SingPost to expand “purposefully”

SingPost to expand “purposefully”

Singapore Post Limited has announced its financial results for the year ended 31 March 2026, marking a year of strategic portfolio consolidation, and outlined its strategy for the Group.

For the financial year ended 31 March 2026, the Group recorded revenue of S$376.1 million, a decline of 23.1% YoY from S$489.1 million. Revenue was impacted by a 55.2% contraction in International revenue amidst a volatile global macroeconomic environment, as well as the continued decline in letter mail volumes.

Reflecting the softer international volumes, full-year operating profit fell 68.9% YoY to S$11.8 million, down from S$37.9 million.

Net profit was S$60.9 million for the full year, boosted by exceptional items and the derecognition of aged trade payables. Underlying Net Profit (“UNP”) which excludes exceptional items and derecognition of aged trade payables, stood at S$10.7 million for the year. Exceptional items of S$19.2 million comprised largely of a fair value gain on investment properties and a gain on the disposal of subsidiaries. The Group reviewed its process concerning the recognition and derecognition of liabilities (trade payables) with overseas postal administrators for international deliveries. Accordingly, S$38.1 million was derecognised during the financial year.

In the Logistics & Letters business, an 8.1% growth in domestic eCommerce volume and a postage revision effective 1 January 2026 helped mitigate the 13.5% structural decline in traditional domestic letter mail volumes. International eCommerce volume fell 57.9% YoY due to challenging global business conditions.

The Post Office Network successfully narrowed operating losses by 27.4% for the full year to S$10.7 million. This improvement was underpinned by a 20% reduction in operating expenses as the Group optimised its physical footprint.

The Property Assets segment remained a pillar of stability and success, with revenue rising 2.0% to S$80.7 million and operating profit reaching S$45.2 million. Overall property occupancy reached 99.4%, up from 98.2% the previous year, driven by positive rental reversions.

“Our results for the year reflect a consolidated baseline from which we will now strengthen and scale our business. Our strategy outlines our roadmap to navigate evolving market dynamics and drive long-term shareholder value,” said Mark Chong, CEO of SingPost. “By investing in technology and automation; focusing on asset enhancement in our Property portfolio and working towards financial sustainability in our business, we are fortifying the core of SingPost while expanding purposefully into new logistics services”.

□ □ □

Write the next part of the article on SingPost's full-year results, picking up after its final paragraph, the quote from Mark Chong.

== INFORMATION PROVIDED ==
□ □ □

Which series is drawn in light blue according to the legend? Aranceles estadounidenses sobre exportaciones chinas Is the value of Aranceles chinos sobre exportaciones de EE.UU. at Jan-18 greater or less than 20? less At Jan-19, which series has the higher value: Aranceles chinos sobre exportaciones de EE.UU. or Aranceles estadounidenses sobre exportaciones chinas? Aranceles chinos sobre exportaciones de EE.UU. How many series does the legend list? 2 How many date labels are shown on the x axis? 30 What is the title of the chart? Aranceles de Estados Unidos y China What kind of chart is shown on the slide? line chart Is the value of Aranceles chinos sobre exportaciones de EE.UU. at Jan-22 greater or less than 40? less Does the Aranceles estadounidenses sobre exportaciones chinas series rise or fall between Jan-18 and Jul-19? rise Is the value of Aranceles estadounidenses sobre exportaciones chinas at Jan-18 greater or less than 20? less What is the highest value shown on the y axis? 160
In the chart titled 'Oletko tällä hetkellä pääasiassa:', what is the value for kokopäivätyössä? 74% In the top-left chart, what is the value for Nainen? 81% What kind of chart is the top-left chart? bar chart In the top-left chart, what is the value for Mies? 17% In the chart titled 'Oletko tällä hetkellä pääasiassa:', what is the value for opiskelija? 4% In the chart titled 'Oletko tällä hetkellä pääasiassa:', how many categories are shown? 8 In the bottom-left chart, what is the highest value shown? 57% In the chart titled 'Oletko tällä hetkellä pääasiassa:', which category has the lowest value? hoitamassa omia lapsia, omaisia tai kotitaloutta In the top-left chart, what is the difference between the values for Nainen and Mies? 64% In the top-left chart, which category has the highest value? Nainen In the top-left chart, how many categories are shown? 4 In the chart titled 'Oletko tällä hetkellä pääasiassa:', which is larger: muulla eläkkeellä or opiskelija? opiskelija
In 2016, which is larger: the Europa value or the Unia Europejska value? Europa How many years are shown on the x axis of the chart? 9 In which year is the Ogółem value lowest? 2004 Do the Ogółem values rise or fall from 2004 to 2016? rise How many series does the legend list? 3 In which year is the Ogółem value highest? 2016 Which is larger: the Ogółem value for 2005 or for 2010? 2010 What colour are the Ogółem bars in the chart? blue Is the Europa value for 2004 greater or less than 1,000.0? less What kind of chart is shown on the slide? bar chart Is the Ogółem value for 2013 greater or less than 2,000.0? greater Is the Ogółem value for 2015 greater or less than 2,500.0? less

□ □ □

== TASK RESULT ==
SingPost has unveiled its strategy for sustainable growth.

SingPost Centre remains a cornerstone of the Group’s Property Assets business. The Group will retain SingPost Centre and leverage the government’s longer-term blueprint for the Paya Lebar region to reap potential value-enhancing opportunities for the benefit of shareholders. In the near term, the Group is evaluating plans to enhance SingPost Centre to improve efficiency and yield.

In the Logistics & Letters business, SingPost is transitioning to an improved operating model over the next few years to navigate shifts in demand. By integrating AI and automation, the Group aims to reduce the cost to serve by more than 10%. Simultaneously, the Group is leveraging its core competencies and last mile advantage to broaden opportunities in logistics such as warehousing and value-added solutions.

With respect to the Post Office Network, SingPost aims to drive value by optimising its footprint and operations, improving rental income from the post office properties and developing new revenue streams. The Group is on a firm path to achieve commercial sustainability for the Post Office Network.

The Group continues to actively monitor broader macroeconomic and geopolitical developments to ensure operational resilience and agility.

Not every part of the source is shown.